Jean XXIII appelle l’Eglise entièrement à la sainteté, comme source et seule garante de la fructuosité de ce rassemblement. Il encourage plus précisément les évêques à vivre cet appel pour stimuler leurs prêtres et leurs diocésains.

Cet appel à vivre la sainteté passera par cette collégialité épiscopale vécue dans la cordialité et dans la fraternité.

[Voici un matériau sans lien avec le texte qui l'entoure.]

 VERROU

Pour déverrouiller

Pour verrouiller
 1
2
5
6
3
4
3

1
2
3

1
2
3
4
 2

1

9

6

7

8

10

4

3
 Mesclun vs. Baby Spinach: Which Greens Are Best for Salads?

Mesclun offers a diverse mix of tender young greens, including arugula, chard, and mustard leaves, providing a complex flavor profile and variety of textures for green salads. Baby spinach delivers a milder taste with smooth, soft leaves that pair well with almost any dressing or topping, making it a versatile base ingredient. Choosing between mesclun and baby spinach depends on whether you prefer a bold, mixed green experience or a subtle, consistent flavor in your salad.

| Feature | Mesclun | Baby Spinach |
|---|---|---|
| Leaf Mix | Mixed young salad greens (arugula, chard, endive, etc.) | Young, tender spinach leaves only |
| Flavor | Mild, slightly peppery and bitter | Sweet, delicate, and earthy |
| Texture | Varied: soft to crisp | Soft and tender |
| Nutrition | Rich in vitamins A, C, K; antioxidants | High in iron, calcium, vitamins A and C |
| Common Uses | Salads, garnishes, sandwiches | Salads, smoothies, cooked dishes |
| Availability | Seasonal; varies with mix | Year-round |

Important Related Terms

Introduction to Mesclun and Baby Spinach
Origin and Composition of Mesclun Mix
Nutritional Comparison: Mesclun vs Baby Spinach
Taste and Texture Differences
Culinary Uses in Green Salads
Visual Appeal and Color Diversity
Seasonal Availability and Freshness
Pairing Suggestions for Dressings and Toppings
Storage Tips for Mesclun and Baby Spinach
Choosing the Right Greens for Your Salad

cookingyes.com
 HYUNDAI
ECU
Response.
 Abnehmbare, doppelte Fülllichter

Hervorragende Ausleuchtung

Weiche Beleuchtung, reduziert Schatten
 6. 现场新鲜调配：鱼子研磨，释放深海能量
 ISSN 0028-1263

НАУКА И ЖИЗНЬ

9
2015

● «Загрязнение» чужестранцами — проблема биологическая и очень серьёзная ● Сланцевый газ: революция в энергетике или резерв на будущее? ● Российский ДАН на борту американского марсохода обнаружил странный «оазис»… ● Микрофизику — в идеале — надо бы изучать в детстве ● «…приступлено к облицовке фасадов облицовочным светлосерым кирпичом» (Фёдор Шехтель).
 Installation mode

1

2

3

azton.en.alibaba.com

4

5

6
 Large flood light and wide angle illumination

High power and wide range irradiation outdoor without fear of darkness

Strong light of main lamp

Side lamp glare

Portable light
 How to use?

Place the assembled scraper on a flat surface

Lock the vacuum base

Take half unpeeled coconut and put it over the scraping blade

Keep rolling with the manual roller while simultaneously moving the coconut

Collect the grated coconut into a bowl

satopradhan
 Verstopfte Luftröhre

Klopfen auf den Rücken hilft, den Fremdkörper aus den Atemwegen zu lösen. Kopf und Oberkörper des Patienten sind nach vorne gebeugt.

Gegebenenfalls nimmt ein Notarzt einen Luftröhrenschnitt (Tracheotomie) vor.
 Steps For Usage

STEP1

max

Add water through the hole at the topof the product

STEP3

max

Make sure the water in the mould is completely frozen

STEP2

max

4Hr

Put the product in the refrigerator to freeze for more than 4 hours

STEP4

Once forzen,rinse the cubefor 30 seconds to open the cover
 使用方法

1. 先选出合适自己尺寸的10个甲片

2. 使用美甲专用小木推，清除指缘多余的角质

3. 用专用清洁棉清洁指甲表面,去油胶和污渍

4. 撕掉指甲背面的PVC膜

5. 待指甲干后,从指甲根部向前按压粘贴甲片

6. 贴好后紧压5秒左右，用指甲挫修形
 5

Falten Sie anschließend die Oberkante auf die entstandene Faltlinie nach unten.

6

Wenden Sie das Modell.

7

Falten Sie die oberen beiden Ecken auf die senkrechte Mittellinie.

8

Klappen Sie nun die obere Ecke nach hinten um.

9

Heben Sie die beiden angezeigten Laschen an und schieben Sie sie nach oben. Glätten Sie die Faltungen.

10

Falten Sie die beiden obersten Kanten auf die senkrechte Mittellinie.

Cette expérience concrète de cordialité et cet appel à la sainteté concourront à manifester que l’Eglise est bien fondée sur la Charité, cette Charité concrète qu’elle tient de son Seigneur à travers le Lavement des Pieds.

Le renouvellement de l’épiscopat va s’adjoindre de la restauration du diaconat, montrant ainsi que l’on ne peut les séparer. Tout comme la citation de saint Ignace d’Antioche dont Jean XXIII a fait mention, il y a une relation théologique particulière entre l’épiscopat et le diaconat.

En tous cas, cette sollicitude pastorale de Jean XXIII à l’égard des évêques, vient donner du relief pour le futur rassemblement à Lourdes « Diaconia 2013 ». Cette initiative de la Conférence des Evêques de France pourra trouver dans cette Lettre un appui.

Que la célébration du jubilé d’or du Concile nous encourage à sans cesse nous enraciner dans une vie ecclésiale authentique, fondée dans le Charité et le Service du Frère.